A cultura é uma das principais manifestações sociais do gênero humano, através da qual nos expressamos, nos diferenciamos e somos habilitados a construir redes de relações sociais. Por meio de sistemas simbólicos, como tradições, crenças, linguagens e ritmos, povos são unificados e sociedade construídas, considerando-se sempre os laços culturais existentes no âmbito social. Por essa razão, o filósofo alemão Ernst Cassirer definiu o ser humano não como Homo sapiens, mas como Homo simbolicus, isto é, como indivíduo capaz de criar e atribuir significados a símbolos, conferindo, assim, tanto sentido à vida e à realidade quanto a possibilidade de desenvolvimento de vida coletiva e comunitária. Segundo Cassirer, a diversidade de povos, nas mais variadas localizações de espaço e tempo, é a variante que viabiliza a multiplicidade de culturas existentes, cada uma com suas próprias manifestações simbólicas, valores e hábitos. Outro importante estudioso do universo cultural foi o antropólogo norte-americano Clifford Geertz, ao considerar que a nossa existência enquanto seres sociais é completamente associada à capacidade de simbolizar, sem a qual as relações sociais e, consequentemente, a vida coletiva seriam impossíveis. De acordo com Geertz, o ser humano é um animal preso às teias simbólicas que ele mesmo construiu, ou seja, à cultura, aos costumes e hábitos por ele produzidos.

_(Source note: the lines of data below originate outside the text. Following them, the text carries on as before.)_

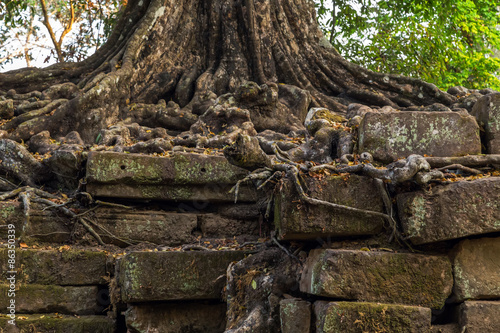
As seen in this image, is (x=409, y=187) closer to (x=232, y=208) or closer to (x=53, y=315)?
(x=232, y=208)

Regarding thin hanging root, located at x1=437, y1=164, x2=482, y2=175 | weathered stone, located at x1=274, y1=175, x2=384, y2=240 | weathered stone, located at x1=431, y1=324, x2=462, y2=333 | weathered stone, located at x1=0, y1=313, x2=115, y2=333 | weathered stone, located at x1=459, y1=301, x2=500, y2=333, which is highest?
thin hanging root, located at x1=437, y1=164, x2=482, y2=175

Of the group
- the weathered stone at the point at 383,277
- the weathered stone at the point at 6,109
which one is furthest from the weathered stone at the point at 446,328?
the weathered stone at the point at 6,109

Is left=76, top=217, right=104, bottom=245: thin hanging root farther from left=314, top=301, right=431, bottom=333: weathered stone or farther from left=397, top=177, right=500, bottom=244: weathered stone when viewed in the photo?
left=397, top=177, right=500, bottom=244: weathered stone

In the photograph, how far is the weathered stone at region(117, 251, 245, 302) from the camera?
148 inches

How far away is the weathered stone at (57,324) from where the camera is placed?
12.4 feet

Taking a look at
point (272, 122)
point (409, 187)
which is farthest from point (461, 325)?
point (272, 122)

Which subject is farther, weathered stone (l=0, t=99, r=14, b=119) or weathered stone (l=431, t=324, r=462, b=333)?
weathered stone (l=0, t=99, r=14, b=119)

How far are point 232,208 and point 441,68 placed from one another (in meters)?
8.03

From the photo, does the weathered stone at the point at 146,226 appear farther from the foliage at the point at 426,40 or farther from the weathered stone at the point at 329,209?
the foliage at the point at 426,40

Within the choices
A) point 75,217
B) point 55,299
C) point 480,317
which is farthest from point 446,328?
point 75,217

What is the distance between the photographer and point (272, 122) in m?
6.08

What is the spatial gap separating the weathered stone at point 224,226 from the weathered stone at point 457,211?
6.13 feet

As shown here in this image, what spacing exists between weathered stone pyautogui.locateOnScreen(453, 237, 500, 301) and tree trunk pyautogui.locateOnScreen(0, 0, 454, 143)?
3274 mm

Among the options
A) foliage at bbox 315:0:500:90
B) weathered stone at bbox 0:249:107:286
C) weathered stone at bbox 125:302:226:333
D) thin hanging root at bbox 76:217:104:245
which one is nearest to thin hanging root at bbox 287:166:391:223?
weathered stone at bbox 125:302:226:333
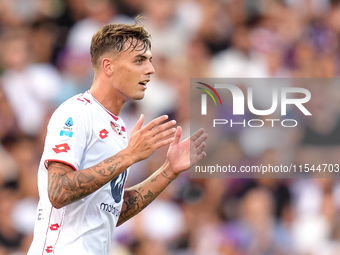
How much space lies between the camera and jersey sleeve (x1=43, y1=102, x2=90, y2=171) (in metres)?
2.90

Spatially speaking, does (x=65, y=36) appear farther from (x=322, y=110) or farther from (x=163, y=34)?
(x=322, y=110)

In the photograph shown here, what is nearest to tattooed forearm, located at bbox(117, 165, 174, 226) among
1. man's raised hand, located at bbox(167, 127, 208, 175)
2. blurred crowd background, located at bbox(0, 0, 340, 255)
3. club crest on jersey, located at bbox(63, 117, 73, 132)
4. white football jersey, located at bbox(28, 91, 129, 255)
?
man's raised hand, located at bbox(167, 127, 208, 175)

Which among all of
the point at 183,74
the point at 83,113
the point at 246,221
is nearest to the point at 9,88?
the point at 183,74

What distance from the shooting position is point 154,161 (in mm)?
7055

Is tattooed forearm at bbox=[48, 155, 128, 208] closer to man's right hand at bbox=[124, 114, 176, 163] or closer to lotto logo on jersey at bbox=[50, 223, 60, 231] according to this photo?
man's right hand at bbox=[124, 114, 176, 163]

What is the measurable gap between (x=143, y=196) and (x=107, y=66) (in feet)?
3.32

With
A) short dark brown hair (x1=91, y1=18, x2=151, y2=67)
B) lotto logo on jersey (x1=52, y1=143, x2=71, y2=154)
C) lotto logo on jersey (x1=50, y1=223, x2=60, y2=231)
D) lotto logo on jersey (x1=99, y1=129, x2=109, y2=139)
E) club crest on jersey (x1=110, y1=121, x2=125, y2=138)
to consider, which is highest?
short dark brown hair (x1=91, y1=18, x2=151, y2=67)

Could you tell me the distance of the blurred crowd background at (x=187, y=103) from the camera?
21.9 feet

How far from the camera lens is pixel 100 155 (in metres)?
3.16

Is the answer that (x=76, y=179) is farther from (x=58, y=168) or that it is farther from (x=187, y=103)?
(x=187, y=103)

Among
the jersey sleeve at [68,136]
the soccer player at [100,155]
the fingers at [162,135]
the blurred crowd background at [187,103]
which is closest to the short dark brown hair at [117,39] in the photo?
the soccer player at [100,155]

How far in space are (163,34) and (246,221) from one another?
3208mm

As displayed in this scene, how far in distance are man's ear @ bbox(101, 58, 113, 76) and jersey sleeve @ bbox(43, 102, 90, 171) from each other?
0.41 metres

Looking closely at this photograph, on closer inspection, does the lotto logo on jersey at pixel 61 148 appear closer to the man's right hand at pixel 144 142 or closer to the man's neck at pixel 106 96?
the man's right hand at pixel 144 142
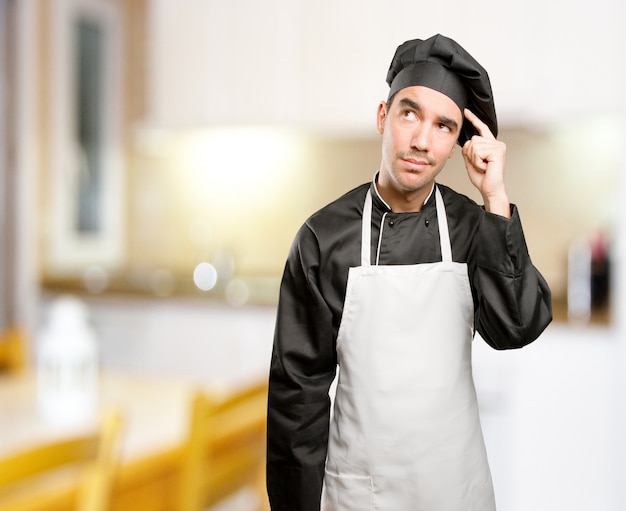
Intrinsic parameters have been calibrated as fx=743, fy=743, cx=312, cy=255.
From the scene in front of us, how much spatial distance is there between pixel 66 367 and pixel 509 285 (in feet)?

Assim, percebemos o importante papel da cultura, tanto para viabilizar a vida coletiva quanto para fornecer sentido à realidade, conferido por ambos os autores.

 

O conceito tradicional de cultura, cultura tradicional, erudita e de massa

É impossível apresentarmos uma definição única e universal da palavra cultural, pois de acordo com o antropólogo norte-americano Alfred Kroeber, há pelo menos 600 significados diferentes dessa mesma palavra no mundo. Segundo Kroeber, a cultura possui em si um poder de coerção social tão profundo que o indivíduo tende a agir mais de acordo com padrões culturais de uma determinada sociedade do que através do seu próprio instinto. Por outro lado, o polonês Bronislaw Malinowski, diferentemente de Kroeber que acreditava ser possível entender uma cultura externamente, julgava que só é possível compreendê-la quando se é parte dela, isto é, quando se é membro de seu corpo social. Por outro lado, o antropólogo brasileira Roberto da Matta definiu a cultura como um mecanismo pelo qual as pessoas classificam e outorgam o mundo e a si mesmos. Como vemos não podemos defini-la universalmente, mas podemos falar em acepções mais específicas, como cultura tradicional, erudita e de massa. A cultura tradicional ou popular, pode ser compreendida como um conjunto de práticas, manifestações, valores, crenças e saberes típicos de um grupo social, à medida que contribui para a formação de sua identidade. O folclore, as crenças, o artesanato, as tradições e os costumes são algumas de suas características. Diferentemente da popular, a erudita está relacionada a práticas e valores “mais elaborados” ligados aos grupos que estão nas esferas de poder social, se opondo, assim, à noção de cultura popular. Por outro lado, a cultura de massa tende a se apropriar de aspectos e valores populares a fim de transformá-los em produto de consumo, como músicas, novelas e filmes.